En el último capítulo de Del amor se juega toda la cuestión. Se trata de una comparación entre Don Juan y Werther. Muchos preferirían ser el primero porque seduce, es hábil, se llena de experiencias reales, tiene éxito, pero Stendhal advierte que tras sus conquistas se queda con las manos vacías, destruye a las personas que toca, su vida se vuelve una guerra constante y sin tregua, es un junkie al que nada satisface. El amor a la Werther, por el contrario, si bien fracasa, si bien tiene que admirar desde la distancia, “abre el alma a todas las artes, a todas las impresiones dulces, al gozo de lo bello, bajo cualquier forma que se presente”. Stendhal no dice cuál de los dos es más moral o más justo, compara la cuota de placer de cada uno. Don Juan, en una relación más directa con el gozo, lo pierde. Werther, en una relación compleja, rocosa, “lo centuplica”.
Hablamos del amor, pero todo esto pertenece en realidad al tema más grande de la oposición entre la literatura y la acción. Tal vez la precondición de lo literario sea la renuncia a actuar en el mundo. Casanova sólo escribe sus memorias ya que es muy viejo para seducir, Maquiavelo escribe El príncipe sólo cuando lo echan del gobierno de Florencia. Es paradigmático el conflicto interior de Rodolfo Walsh, cómo su compromiso político, su necesidad de tener efectos, volvió tan tortuosa su relación con la literatura, a la que en otros momentos definía como lo que más amaba en la vida.
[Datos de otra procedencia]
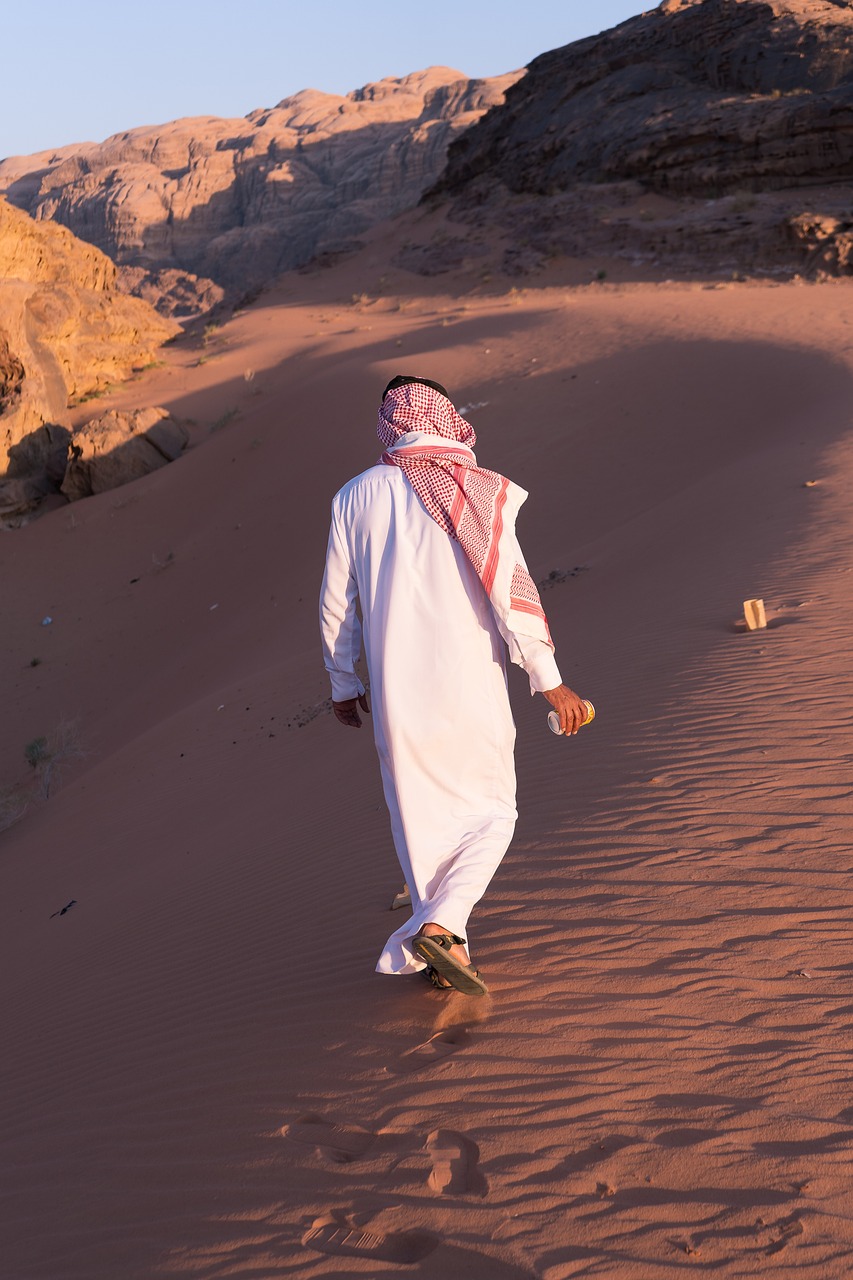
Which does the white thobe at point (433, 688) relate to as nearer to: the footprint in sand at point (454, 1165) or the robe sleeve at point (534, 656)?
the robe sleeve at point (534, 656)

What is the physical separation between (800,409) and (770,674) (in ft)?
27.8

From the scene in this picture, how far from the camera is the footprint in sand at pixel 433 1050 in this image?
2.97 metres

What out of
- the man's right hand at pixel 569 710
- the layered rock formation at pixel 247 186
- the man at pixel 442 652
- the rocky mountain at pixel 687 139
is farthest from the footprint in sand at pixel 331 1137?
the layered rock formation at pixel 247 186

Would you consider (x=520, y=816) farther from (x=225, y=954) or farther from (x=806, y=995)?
(x=806, y=995)

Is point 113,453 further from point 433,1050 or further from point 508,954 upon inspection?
point 433,1050

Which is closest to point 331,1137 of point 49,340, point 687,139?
point 49,340

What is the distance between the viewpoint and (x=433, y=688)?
3.35 metres

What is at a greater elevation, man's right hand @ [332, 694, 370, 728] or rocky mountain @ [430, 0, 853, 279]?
rocky mountain @ [430, 0, 853, 279]

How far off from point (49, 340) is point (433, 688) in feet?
69.4

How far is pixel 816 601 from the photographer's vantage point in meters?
7.11

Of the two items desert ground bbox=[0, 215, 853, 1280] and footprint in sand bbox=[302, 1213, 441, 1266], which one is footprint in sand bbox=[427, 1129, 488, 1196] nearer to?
desert ground bbox=[0, 215, 853, 1280]

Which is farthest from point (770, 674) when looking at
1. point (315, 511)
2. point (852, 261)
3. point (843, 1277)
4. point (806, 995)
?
point (852, 261)

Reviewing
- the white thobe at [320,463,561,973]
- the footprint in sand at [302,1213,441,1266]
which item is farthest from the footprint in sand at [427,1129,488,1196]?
the white thobe at [320,463,561,973]

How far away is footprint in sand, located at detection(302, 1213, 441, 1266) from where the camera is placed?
2.26 meters
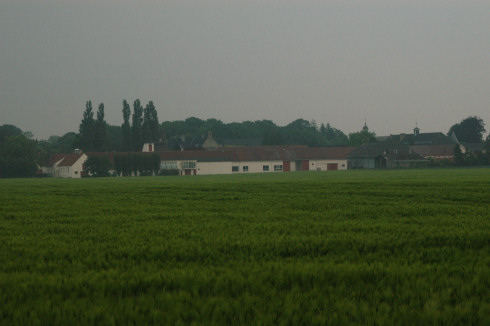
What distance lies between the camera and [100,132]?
126562 mm

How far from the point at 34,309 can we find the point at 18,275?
171 centimetres

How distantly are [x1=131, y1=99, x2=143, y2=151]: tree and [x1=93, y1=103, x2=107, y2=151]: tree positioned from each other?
7.83 meters

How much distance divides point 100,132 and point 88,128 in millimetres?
2996

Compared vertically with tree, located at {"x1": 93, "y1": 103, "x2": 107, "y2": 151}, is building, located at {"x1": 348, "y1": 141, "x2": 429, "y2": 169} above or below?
below

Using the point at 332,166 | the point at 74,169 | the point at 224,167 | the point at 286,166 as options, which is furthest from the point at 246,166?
the point at 74,169

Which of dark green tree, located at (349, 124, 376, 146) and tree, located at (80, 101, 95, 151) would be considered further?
dark green tree, located at (349, 124, 376, 146)

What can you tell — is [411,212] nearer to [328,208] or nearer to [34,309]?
[328,208]

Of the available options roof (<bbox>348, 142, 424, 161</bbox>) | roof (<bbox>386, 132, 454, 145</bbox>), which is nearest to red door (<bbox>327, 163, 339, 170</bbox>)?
roof (<bbox>348, 142, 424, 161</bbox>)

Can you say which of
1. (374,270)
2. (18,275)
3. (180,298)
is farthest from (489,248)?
(18,275)

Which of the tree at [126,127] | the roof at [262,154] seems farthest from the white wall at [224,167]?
the tree at [126,127]

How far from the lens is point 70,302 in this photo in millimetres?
5320

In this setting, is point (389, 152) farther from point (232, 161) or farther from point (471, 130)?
point (471, 130)

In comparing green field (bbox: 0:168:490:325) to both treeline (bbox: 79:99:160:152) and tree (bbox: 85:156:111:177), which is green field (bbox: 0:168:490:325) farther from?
treeline (bbox: 79:99:160:152)

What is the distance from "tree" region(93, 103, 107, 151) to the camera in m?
126
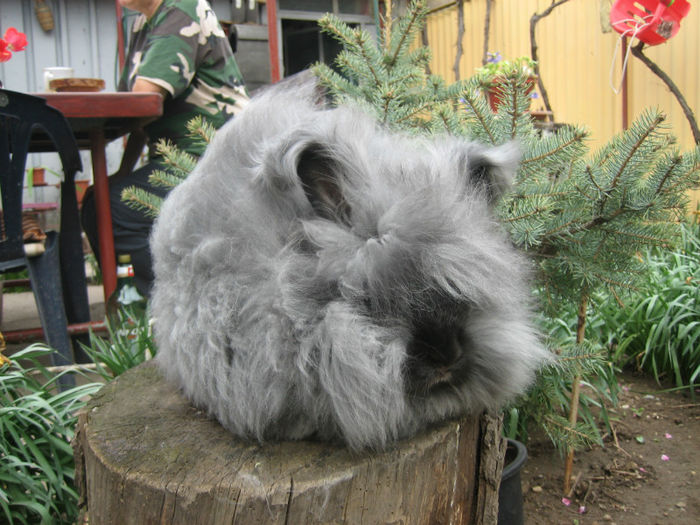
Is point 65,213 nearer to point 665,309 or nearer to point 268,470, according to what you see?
point 268,470

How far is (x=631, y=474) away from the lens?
271 centimetres

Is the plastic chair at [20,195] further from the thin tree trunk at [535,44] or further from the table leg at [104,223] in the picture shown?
the thin tree trunk at [535,44]

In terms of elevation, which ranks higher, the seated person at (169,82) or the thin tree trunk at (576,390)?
the seated person at (169,82)

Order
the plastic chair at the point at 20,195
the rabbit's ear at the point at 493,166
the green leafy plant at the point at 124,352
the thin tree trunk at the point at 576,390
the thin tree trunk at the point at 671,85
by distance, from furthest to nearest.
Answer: the thin tree trunk at the point at 671,85, the plastic chair at the point at 20,195, the green leafy plant at the point at 124,352, the thin tree trunk at the point at 576,390, the rabbit's ear at the point at 493,166

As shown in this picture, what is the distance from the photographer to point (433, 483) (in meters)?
1.43

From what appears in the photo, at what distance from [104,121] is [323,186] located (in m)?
2.92

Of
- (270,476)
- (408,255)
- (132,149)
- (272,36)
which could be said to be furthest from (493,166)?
(272,36)

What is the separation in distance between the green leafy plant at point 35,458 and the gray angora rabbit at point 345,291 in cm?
110

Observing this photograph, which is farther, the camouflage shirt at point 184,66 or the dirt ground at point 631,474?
the camouflage shirt at point 184,66

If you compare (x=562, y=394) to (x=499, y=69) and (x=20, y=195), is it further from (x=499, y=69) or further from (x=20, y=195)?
(x=20, y=195)

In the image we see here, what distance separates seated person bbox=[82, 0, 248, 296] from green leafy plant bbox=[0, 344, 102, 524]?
1.47m

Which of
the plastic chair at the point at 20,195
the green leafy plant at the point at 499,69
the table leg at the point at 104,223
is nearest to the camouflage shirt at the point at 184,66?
the table leg at the point at 104,223

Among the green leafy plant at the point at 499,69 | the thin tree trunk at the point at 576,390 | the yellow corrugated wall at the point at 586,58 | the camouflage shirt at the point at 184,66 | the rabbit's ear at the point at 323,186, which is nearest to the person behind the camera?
the rabbit's ear at the point at 323,186

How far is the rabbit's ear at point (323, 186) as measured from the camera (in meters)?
1.35
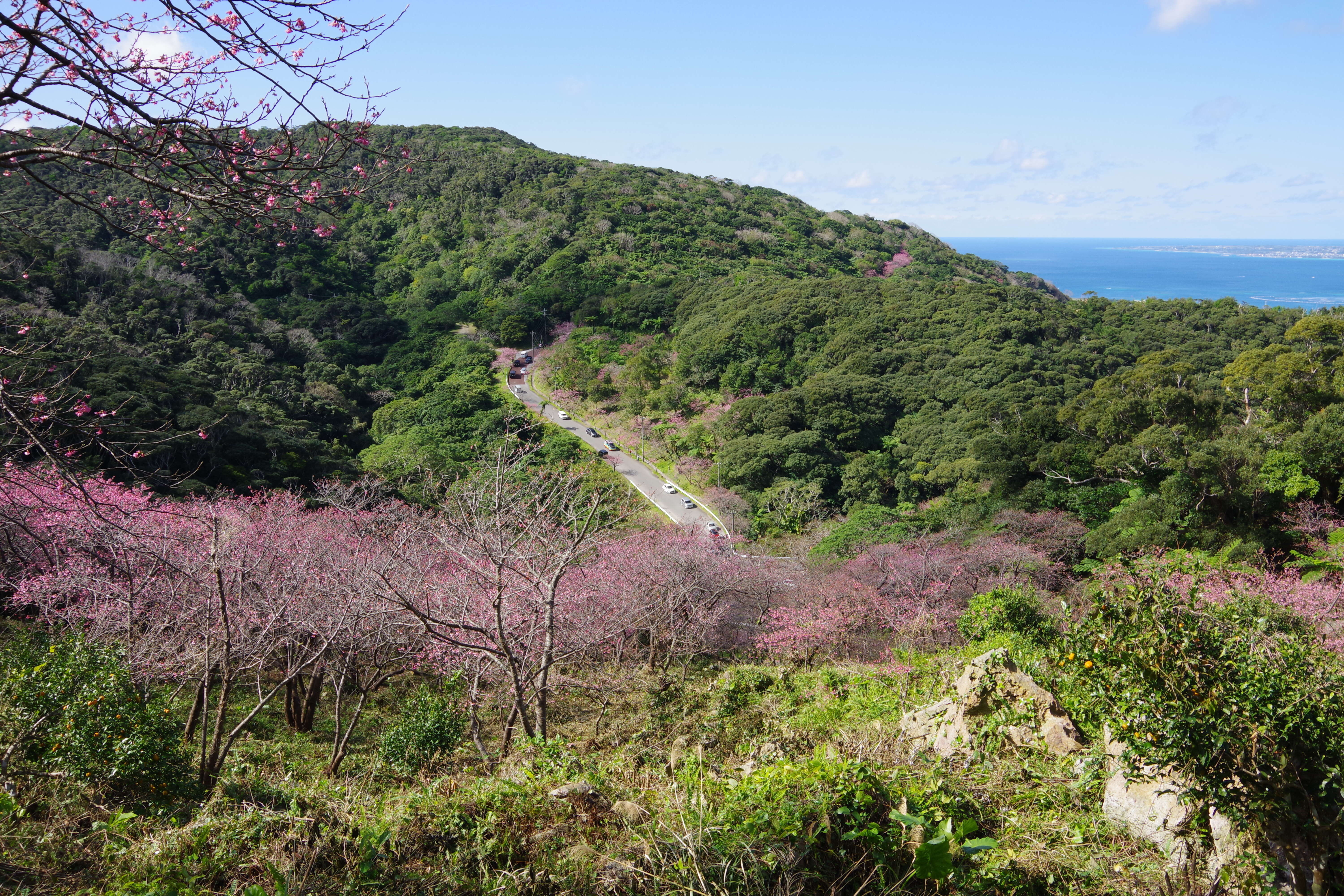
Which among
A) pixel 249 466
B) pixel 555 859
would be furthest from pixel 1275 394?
pixel 249 466

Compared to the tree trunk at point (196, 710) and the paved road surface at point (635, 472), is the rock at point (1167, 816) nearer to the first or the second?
the tree trunk at point (196, 710)

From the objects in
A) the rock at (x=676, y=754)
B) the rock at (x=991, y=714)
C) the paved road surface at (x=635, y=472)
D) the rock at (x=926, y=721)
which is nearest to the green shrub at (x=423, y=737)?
the rock at (x=676, y=754)

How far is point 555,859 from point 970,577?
1370 centimetres

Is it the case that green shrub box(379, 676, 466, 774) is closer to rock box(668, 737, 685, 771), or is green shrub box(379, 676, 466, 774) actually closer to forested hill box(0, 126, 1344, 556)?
rock box(668, 737, 685, 771)

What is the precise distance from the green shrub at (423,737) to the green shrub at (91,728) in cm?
259

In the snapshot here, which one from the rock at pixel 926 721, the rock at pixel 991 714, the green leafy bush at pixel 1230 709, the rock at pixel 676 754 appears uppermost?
the green leafy bush at pixel 1230 709

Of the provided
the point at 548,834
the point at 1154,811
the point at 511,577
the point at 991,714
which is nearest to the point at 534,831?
the point at 548,834

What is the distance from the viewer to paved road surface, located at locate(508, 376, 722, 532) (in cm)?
2614

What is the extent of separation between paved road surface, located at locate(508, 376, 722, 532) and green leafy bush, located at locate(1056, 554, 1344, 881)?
16.3 m

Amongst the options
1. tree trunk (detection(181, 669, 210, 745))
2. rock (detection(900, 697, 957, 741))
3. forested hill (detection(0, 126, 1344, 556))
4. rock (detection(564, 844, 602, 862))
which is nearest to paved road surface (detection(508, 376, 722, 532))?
forested hill (detection(0, 126, 1344, 556))

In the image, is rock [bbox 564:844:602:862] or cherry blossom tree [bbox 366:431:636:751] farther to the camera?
cherry blossom tree [bbox 366:431:636:751]

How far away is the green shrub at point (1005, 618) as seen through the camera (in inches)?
375

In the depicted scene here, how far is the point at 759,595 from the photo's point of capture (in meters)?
15.2

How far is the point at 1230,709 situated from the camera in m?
2.85
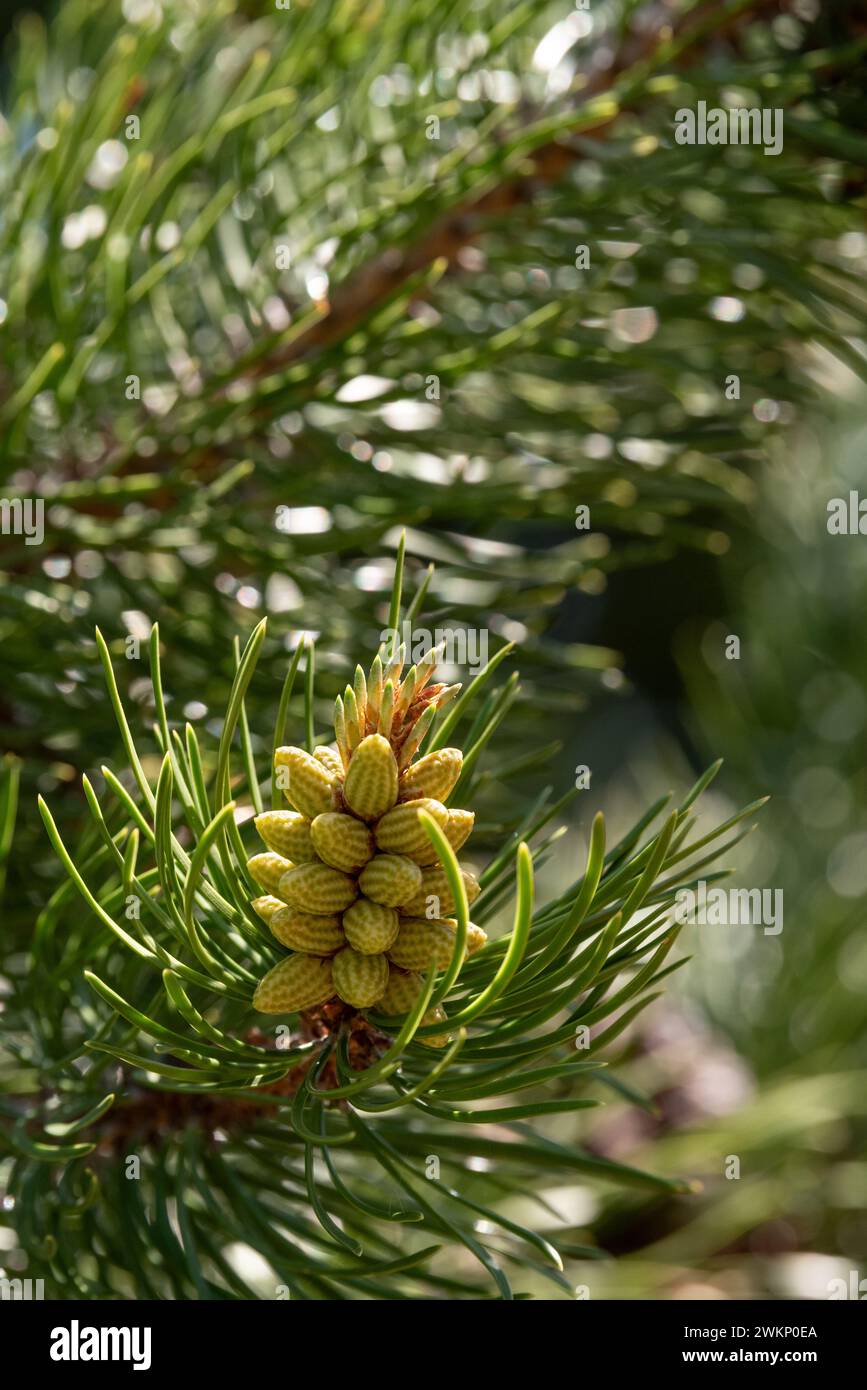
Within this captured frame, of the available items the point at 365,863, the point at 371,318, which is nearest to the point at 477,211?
the point at 371,318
Ya Oscar Wilde en El crítico como artista hacía una apología del soñador como quien disfruta más del mundo y del arte, quien no hace nada, quien reposa como un gato: la acción es imperfecta e insatisfactoria, sólo la contemplación es libre y plena.
Simone Weil haría quizás una pequeña corrección, pero realmente fundamental. “El poeta produce belleza por la atención fija sobre lo real”, afirmó la filósofa francesa, quien como Walsh tuvo una vida interior asediada por las exigencias de un verdadero compromiso político. Quien escribe, entonces, no como alguien hechizado por sus propias ensoñaciones, como Wilde y Stendhal parecen sugerir en diversas partes, sino como alguien que pone una atención aguda en lo real e incluso se subsume en él. No siempre es fácil saber, cuando Stendhal menciona la contemplación, qué tanto hay allí de atención al mundo y qué tanto de fantasía autocomplaciente –que era justo lo que Weil despreciaba con celo.
Con todo, tal vez estén de acuerdo por momentos. En una nota de su diario, ya al final de toda la amarga experiencia con Matilde, Stendhal parece haber aprendido una lección y aceptar un límite: “La imaginación necesita saberse los derechos de hierro de la realidad”. Weil, por su parte, escribió que ver es un acto más amoroso que comer, la contemplación de Werther por encima del consumo de Don Juan. Si Beauvoir tiene razón y Stendhal captó algo de lo real en sus personajes femeninos, tal vez esto sucedió del mismo modo que en una de las escenas más queridas de La cartuja de Parma: en la batalla de Waterloo, más que los generales que la planeaban, más que los soldados de a pie que la combatían, quizá fue Fabrizio del Dongo, perdido, confundido, absolutamente inepto, el único que la vio como lo que realmente era.